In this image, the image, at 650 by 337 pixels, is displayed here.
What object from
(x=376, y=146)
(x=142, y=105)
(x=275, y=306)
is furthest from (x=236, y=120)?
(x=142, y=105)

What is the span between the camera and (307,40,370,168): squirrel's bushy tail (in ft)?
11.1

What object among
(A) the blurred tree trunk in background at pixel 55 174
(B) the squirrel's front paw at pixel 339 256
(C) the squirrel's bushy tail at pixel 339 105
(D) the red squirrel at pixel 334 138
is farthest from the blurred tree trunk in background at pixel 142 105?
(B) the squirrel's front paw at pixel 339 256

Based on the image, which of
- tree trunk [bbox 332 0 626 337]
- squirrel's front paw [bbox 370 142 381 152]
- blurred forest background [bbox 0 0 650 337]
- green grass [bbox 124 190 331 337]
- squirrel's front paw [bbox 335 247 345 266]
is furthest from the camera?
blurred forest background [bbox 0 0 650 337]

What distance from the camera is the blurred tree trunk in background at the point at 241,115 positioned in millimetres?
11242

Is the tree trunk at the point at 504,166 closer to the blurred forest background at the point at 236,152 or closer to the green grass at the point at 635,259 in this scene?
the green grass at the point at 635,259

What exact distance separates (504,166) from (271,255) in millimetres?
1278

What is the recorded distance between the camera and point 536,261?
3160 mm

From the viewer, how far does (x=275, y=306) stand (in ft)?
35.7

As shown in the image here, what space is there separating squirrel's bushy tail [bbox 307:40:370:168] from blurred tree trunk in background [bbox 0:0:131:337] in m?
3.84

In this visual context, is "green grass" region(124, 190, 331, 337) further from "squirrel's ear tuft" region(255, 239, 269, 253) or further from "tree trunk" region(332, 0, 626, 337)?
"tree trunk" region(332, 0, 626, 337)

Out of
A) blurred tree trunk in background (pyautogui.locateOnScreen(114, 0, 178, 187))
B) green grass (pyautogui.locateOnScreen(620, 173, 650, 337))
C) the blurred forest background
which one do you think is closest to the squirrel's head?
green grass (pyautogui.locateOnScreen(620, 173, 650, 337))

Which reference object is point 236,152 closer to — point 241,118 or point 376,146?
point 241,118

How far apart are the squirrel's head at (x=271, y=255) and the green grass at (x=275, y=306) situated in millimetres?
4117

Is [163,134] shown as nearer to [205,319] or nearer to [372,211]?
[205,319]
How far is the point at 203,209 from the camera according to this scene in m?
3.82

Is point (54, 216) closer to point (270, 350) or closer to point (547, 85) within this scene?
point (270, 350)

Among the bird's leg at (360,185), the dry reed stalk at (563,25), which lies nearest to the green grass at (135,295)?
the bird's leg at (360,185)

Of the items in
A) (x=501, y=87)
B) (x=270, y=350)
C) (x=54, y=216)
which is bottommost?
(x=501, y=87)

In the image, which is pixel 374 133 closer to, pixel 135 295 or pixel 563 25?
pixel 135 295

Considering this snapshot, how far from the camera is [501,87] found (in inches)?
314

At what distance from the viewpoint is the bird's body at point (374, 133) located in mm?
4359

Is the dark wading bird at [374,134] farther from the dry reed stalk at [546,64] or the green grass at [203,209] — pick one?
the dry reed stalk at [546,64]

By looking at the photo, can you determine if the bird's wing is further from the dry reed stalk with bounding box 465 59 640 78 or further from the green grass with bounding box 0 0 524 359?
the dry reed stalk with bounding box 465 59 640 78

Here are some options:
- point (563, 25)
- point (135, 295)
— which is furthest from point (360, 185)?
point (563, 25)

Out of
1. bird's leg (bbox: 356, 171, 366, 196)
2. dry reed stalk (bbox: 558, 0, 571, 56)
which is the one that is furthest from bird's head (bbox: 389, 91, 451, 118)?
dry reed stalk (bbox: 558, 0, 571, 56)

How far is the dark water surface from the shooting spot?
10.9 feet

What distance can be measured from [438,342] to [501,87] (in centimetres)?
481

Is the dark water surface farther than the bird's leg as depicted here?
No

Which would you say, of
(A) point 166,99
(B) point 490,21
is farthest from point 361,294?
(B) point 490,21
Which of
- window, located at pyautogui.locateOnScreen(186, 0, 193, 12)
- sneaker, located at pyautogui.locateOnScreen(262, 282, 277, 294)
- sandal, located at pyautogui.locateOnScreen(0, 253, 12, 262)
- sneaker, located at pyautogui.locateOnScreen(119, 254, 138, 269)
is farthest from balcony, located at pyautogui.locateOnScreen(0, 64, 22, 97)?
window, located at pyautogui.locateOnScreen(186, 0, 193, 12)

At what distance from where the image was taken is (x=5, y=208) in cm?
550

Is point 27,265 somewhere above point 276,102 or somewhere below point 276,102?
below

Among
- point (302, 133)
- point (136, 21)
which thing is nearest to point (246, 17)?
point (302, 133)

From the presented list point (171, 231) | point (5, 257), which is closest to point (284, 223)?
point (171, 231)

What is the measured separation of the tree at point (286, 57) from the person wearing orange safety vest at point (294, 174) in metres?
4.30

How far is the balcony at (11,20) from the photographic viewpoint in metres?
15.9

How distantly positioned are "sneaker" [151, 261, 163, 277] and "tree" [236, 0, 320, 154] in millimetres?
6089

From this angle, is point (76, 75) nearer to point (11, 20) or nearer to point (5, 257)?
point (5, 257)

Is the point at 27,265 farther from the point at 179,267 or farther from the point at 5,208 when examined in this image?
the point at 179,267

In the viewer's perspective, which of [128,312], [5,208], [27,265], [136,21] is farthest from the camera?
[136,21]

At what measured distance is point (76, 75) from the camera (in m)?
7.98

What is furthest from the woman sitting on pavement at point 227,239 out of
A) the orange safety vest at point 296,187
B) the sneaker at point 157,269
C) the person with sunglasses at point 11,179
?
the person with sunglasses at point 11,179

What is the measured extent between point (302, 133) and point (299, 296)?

§ **The task**: Extract the records from the line containing "Is the point at 27,265" through the last line of the records, copying each line unchanged.

§ **Reply**:
Is the point at 27,265 farther from the point at 179,267 or farther from the point at 5,208 when examined in this image?
the point at 179,267

In the viewer's perspective, which of [128,312], [5,208], [27,265], [136,21] is farthest from the camera?
[136,21]

At what measured distance is point (76, 75) from the camera (in m)?
7.98

What is furthest from the woman sitting on pavement at point 227,239 out of
A) the orange safety vest at point 296,187
B) the sneaker at point 157,269
C) the person with sunglasses at point 11,179
?
the person with sunglasses at point 11,179

What is the measured extent between point (302, 133) and point (299, 296)?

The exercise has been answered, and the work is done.